Décisions sur les dépenses


Sur les dépens

78 Les frais exposés par le gouvernement du Royaume-Uni et par la Commission, qui ont soumis des observations à la Cour, ne peuvent faire l'objet d'un remboursement. La procédure revêtant, à l'égard des parties au principal, le caractère d'un incident soulevé devant la juridiction nationale, il appartient à celle-ci de statuer sur les dépens.

Dispositif


Par ces motifs,

LA COUR

(sixième chambre),

statuant sur les questions à elle soumises par la High Court of Justice, Queen's Bench Division, par ordonnance du 1er juillet 1994, dit pour droit:

1) L'examen des questions n'a fait apparaître aucun élément de nature à affecter la validité de l'article 4, paragraphe 1, du règlement (CEE) n_ 1633/84 de la Commission, du 8 juin 1984, portant modalités d'application de la prime variable à l'abattage des ovins et abrogeant le règlement (CEE) n_ 2661/80, tel que modifié par l'article 1er du règlement (CEE) n_ 1922/92 de la Commission, du 13 juillet 1992, modifiant le règlement n_ 1633/84 et déterminant les conditions du remboursement du clawback à la suite de l'arrêt rendu par la Cour de justice dans les affaires jointes C-38/90 et C-151/90, ainsi que de l'article 2 du règlement n_ 1922/92.

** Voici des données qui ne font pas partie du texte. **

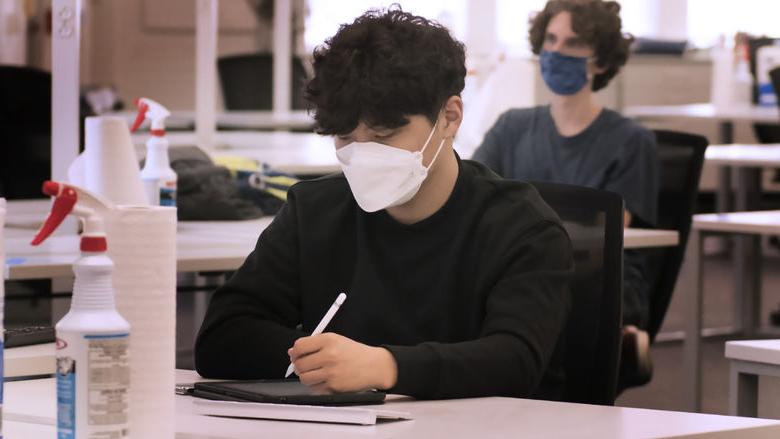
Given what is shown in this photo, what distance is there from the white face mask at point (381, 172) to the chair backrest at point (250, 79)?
17.0 ft

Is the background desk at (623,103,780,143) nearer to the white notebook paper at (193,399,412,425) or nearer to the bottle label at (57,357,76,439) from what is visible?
the white notebook paper at (193,399,412,425)

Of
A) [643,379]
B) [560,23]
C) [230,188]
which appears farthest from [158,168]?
[560,23]

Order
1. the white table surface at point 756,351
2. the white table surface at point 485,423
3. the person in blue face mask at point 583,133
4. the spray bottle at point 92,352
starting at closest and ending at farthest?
the spray bottle at point 92,352 → the white table surface at point 485,423 → the white table surface at point 756,351 → the person in blue face mask at point 583,133

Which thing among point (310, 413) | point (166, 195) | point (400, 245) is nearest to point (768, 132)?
point (166, 195)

2) L'exigence de preuve énoncée à l'article 4, paragraphe 1, du règlement n_ 1633/84, précité, tel que modifié par l'article 1er du règlement n_ 1922/92, précité, et à l'article 2 de ce dernier règlement doit être interprétée en ce sens que les négociants sont tenus de prouver à la satisfaction des autorités compétentes du Royaume-Uni, conformément au droit national et dans le délai spécifié par le règlement n_ 1922/92, le montant de la prime effectivement octroyée pour les produits soumis au clawback, à condition que les règles nationales applicables n'affectent pas la portée et l'efficacité du droit communautaire.

3) S'agissant des demandes de remboursement du clawback indûment versé avant le 10 mars 1992, le point 30 de l'arrêt du 10 mars 1992, Lomas e.a. (C-38/90 et C-151/90), doit être interprété en ce sens qu'il permet aux opérateurs ou à leurs ayants droit qui ont, avant cette date, engagé une action en justice ou soulevé une réclamation équivalente selon le droit national applicable, d'invoquer l'invalidité de l'article 4, paragraphes 1 et 2, du règlement n_ 1633/84, précité, à compter de son entrée en vigueur, sous réserve de l'application, dans les limites imposées par le droit communautaire, d'éventuelles dispositions nationales limitant la période préalable à l'introduction de la demande, pour laquelle le remboursement de l'indu peut être obtenu.

4) Pour les points non réglés par l'article 2 du règlement n_ 1922/92, précité, les juridictions nationales appelées à se prononcer sur une demande de remboursement du clawback indûment perçu doivent faire application de leur droit national, pour autant que les modalités prévues par celui-ci ne sont pas moins favorables que celles concernant des recours similaires de nature interne et qu'elles ne sont pas aménagées de manière à rendre en pratique impossible ou excessivement difficile l'exercice des droits conférés par l'ordre juridique communautaire.